» Task item:
Could you give back exactly the lines below from the one with "[camera-trap image, curated labels]" through the one with "[volunteer wildlife ID]", without a single picture?

» Source data:

[Start of section]

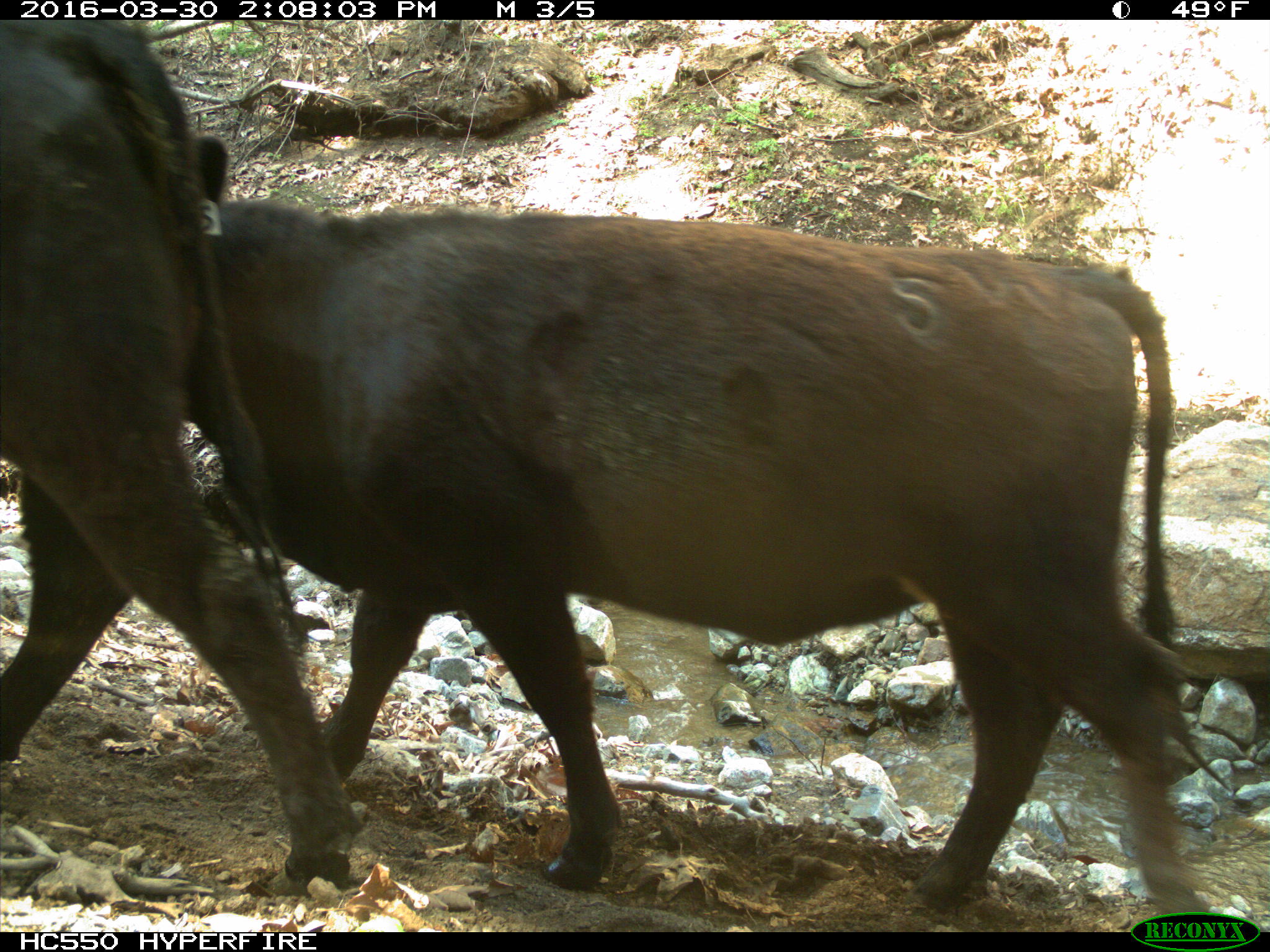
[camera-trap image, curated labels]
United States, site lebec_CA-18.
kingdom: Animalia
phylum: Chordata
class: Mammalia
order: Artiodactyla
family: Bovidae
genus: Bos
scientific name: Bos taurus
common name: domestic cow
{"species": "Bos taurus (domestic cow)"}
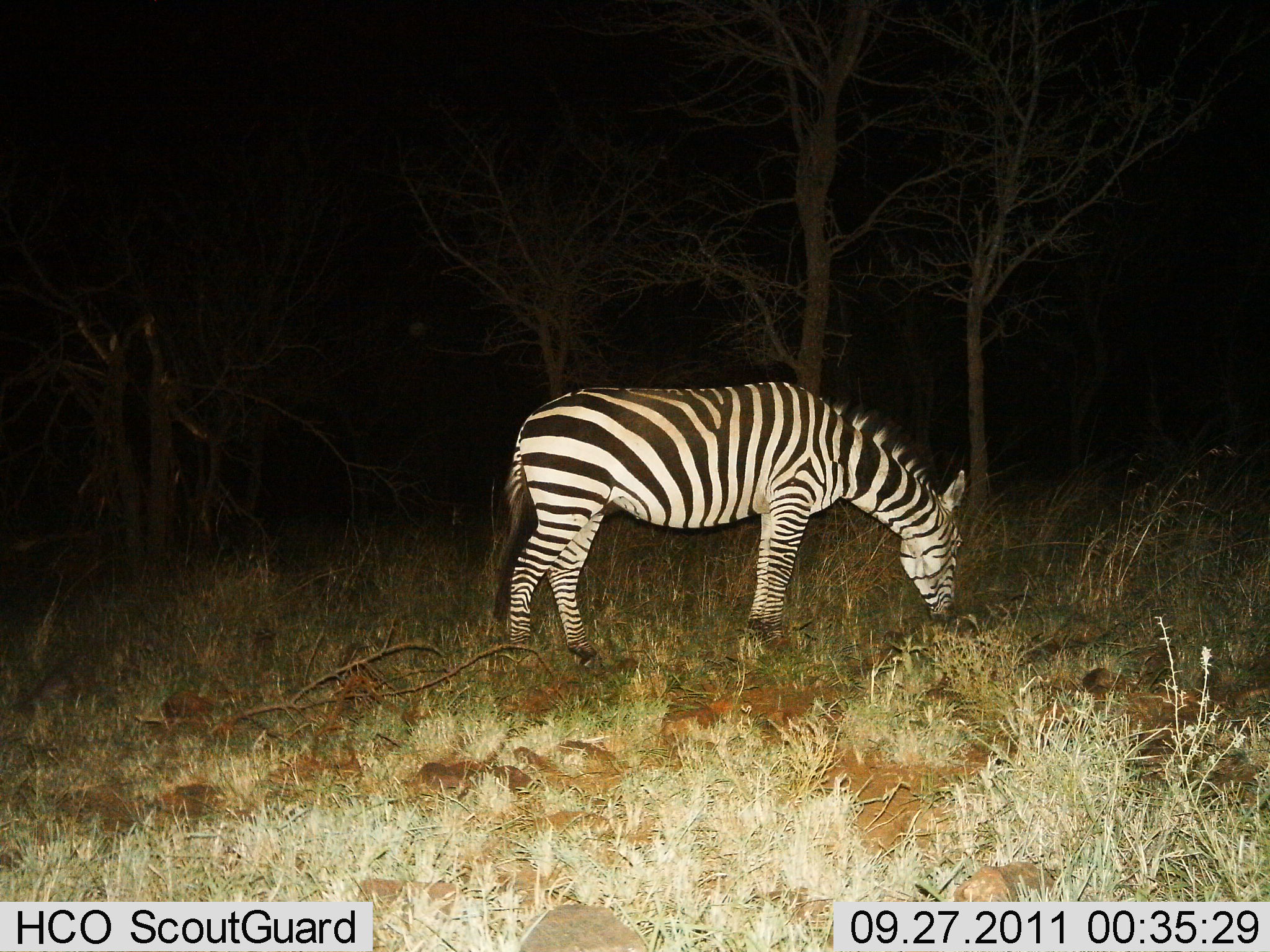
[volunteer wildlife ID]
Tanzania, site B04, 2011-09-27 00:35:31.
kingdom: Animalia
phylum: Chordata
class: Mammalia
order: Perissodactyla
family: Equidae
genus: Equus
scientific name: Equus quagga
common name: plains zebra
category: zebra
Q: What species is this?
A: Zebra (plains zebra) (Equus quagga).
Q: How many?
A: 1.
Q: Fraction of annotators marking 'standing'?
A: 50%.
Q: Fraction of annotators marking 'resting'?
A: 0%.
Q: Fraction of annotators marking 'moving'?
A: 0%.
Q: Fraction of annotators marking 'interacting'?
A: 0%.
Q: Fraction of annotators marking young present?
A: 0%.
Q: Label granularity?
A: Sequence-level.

[End of section]
[Start of section]

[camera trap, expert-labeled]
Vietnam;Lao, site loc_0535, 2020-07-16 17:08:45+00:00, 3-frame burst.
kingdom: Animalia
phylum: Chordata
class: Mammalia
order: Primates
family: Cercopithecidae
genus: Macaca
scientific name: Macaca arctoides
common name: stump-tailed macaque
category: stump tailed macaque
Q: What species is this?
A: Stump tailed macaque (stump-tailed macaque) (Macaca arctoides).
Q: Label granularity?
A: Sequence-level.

[End of section]

» Output for this exercise:
[camera-trap image, curated labels]
United States, site lebec_CA-18.
kingdom: Animalia
phylum: Chordata
class: Mammalia
order: Artiodactyla
family: Bovidae
genus: Bos
scientific name: Bos taurus
common name: domestic cow
{"species": "Bos taurus (domestic cow)"}
[volunteer wildlife ID]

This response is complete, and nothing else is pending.